Here is this month’s piece from Brand Velocity, an Atlanta-based consulting firm that is putting Peter Drucker’s ideas into practice at major corporations.
In the frenzy of today’s presidential campaign, a lot of sound bites have made wealth and profits sound like instruments of evil. But it is important not to lose sight of—in most cases—the ultimate morality of profits.
Peter Drucker, in The Practice of Management, wrote that profits served three important purposes: validation of the soundness of an enterprise’s efforts, compensation for the risks that the business is incurring, and the generation of resources needed to fund future growth.
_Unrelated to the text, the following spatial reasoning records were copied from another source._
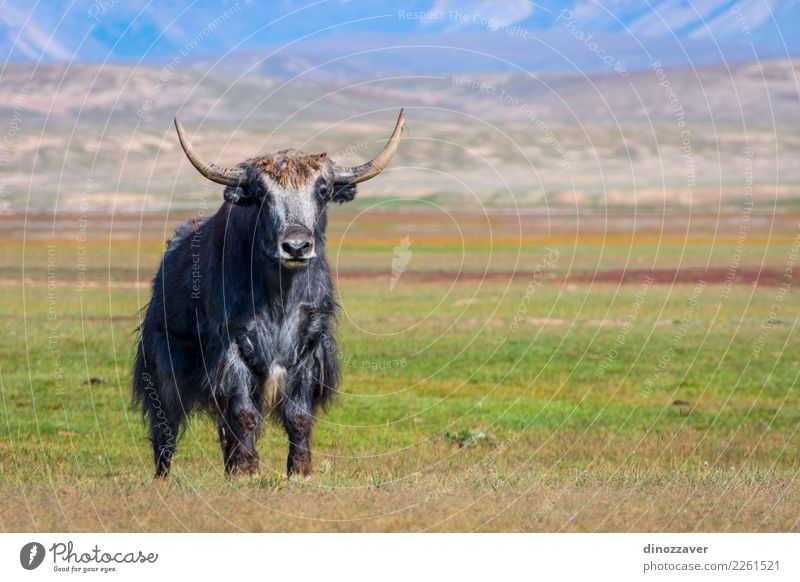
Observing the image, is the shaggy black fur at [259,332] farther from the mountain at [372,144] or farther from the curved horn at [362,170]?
the mountain at [372,144]

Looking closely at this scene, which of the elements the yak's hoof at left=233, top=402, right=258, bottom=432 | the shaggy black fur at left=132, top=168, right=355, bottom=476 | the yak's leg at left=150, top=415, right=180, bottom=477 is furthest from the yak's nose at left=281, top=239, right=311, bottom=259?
the yak's leg at left=150, top=415, right=180, bottom=477

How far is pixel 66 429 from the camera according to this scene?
15.7m

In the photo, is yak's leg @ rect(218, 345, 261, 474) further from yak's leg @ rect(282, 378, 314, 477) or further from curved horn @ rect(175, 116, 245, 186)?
curved horn @ rect(175, 116, 245, 186)

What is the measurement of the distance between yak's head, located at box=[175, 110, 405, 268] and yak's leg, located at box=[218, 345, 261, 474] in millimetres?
1024

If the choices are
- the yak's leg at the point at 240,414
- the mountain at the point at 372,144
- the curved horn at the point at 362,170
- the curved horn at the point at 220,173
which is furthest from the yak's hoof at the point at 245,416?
the mountain at the point at 372,144

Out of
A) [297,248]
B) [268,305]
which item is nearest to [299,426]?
[268,305]

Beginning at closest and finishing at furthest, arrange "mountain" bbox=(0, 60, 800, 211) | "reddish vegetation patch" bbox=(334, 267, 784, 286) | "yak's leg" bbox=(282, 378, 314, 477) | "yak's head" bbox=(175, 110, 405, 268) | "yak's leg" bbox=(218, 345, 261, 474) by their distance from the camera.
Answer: "yak's head" bbox=(175, 110, 405, 268) < "yak's leg" bbox=(218, 345, 261, 474) < "yak's leg" bbox=(282, 378, 314, 477) < "reddish vegetation patch" bbox=(334, 267, 784, 286) < "mountain" bbox=(0, 60, 800, 211)

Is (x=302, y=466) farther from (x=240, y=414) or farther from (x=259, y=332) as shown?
(x=259, y=332)

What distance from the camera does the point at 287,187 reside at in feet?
35.5

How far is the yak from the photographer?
10.8 metres

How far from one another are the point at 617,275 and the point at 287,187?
38049 mm

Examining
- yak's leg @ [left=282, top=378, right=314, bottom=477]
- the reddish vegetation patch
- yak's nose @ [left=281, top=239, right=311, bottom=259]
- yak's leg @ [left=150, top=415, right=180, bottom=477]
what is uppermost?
yak's nose @ [left=281, top=239, right=311, bottom=259]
In our role as consultants, Bob Guido is someone we respect very much on the subject of managing value, risk and profits. Bob was vice-chair of Ernst & Young, serving boards and executive teams, and is involved with several leading corporate and nonprofit boards today. Bob always reminds us how important it is to look at managing profits through a more holistic lens.
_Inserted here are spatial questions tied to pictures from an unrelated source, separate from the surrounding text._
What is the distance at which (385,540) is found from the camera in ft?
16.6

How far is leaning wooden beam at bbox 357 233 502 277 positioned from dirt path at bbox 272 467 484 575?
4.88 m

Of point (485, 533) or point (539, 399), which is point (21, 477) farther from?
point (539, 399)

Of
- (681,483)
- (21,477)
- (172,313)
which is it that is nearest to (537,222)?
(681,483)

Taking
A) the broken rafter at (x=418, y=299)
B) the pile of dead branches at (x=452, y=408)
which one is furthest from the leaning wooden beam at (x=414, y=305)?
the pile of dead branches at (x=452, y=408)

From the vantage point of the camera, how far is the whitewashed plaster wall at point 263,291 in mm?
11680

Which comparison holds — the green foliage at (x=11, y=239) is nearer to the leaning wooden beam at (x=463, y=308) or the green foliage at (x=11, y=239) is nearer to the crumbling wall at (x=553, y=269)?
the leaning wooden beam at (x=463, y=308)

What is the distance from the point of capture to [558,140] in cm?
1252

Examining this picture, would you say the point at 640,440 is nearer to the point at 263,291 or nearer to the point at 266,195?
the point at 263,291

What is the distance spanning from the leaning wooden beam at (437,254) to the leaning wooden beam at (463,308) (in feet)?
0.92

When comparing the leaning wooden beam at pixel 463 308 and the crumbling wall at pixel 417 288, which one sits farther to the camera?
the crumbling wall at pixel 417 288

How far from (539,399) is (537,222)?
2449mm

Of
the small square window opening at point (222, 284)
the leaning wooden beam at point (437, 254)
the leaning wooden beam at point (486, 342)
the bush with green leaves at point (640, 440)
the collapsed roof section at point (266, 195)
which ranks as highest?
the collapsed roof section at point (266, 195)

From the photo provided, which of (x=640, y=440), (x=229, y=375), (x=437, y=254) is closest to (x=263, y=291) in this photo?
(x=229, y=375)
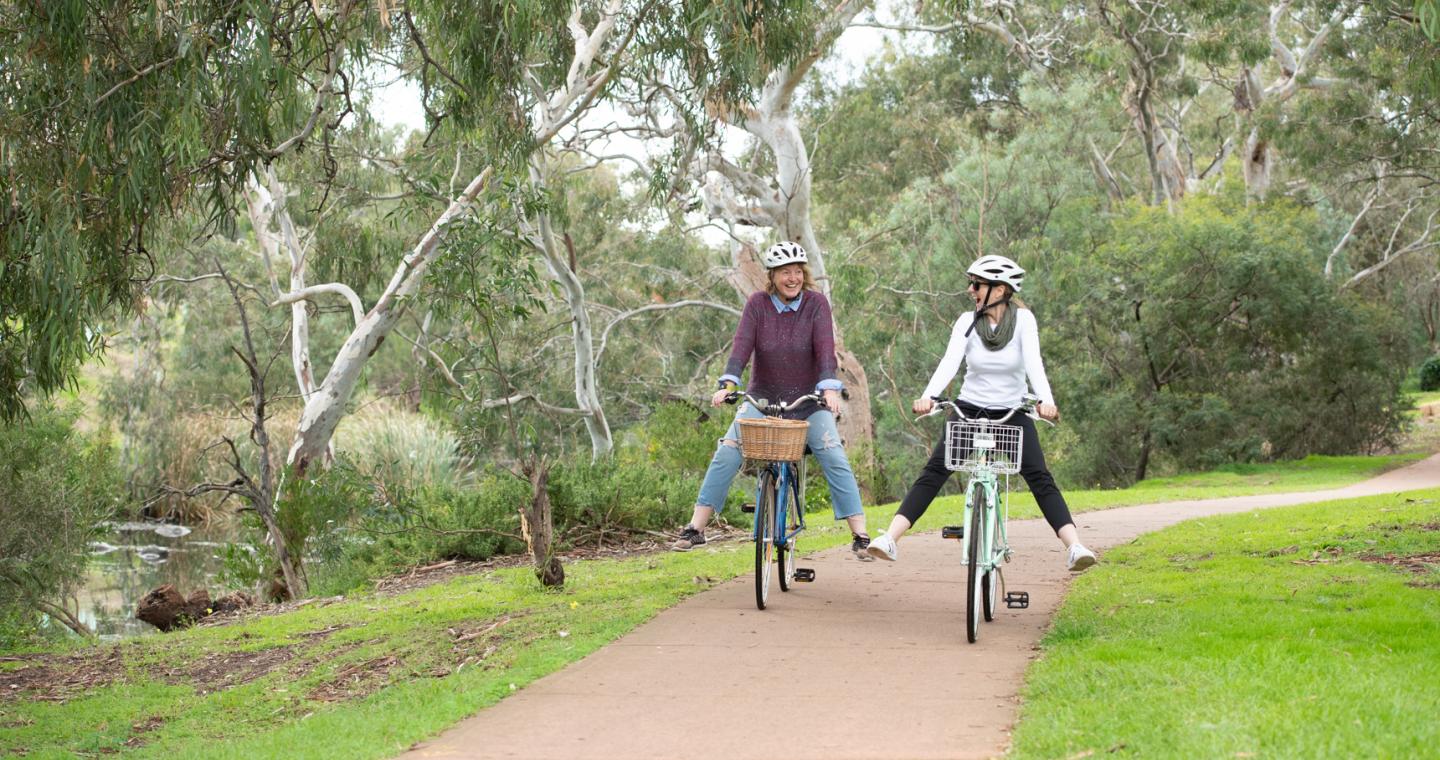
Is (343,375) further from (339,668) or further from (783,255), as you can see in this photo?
(783,255)

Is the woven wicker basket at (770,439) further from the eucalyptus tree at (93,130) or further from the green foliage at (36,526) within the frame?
the green foliage at (36,526)

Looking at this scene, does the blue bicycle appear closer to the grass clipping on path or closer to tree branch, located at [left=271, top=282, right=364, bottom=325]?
the grass clipping on path

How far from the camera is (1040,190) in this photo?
99.7ft

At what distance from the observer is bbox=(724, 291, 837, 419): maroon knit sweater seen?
27.2 feet

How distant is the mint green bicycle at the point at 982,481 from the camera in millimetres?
6879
At Brand Velocity, we call this approach “Value Risk Management” because companies ultimately create value by incurring risks. Indeed, not creating value in a sustainable way is the most significant long-term risk of all.
More broadly, there has been a great deal of discussion of late over the question “Should companies try to maximize shareholder value?” Asked this way, the answer is no; there clearly needs to be consideration of other stakeholders, including the community and society, rather than just a focus on the shareholder. This was Drucker’s view. It is ours, as well.
But Drucker also focused on asking the right questions. And in this case, the core assumption behind “Should companies try to maximize shareholder value?” is that most executives have, in fact, been managing to maximize shareholder value. They have not, and most cannot. That’s because they do not have valid and accurate (even directionally accurate) measures of shareholder value that correlate with actual changes in their companies’ stock price over time. Instead of “maximizing shareholder value,” most executives are defaulting to maximizing short-term reported accounting profits.
In the end, then, the question of “should companies maximize shareholder value?” is really two separate and distinct questions with very different answers: First, should companies manage to create maximum shareholder value? Here, the answer is an absolute yes—provided it is real and sustainable shareholder value. A better term might even be “enterprise value.” The second question, meanwhile, is: What should companies do with the shareholder value they create? This is the question more of us need to be wrestling with.
Profits shouldn’t be seen as a malevolent Gordon Gekko-esque goal. With our national deficits, government debts, cuts to social programs and underfunded pensions, profits are much more than a necessary evil. They are a critical mechanism to help companies and individuals allocate resources properly and fund our country’s private and public sectors over time.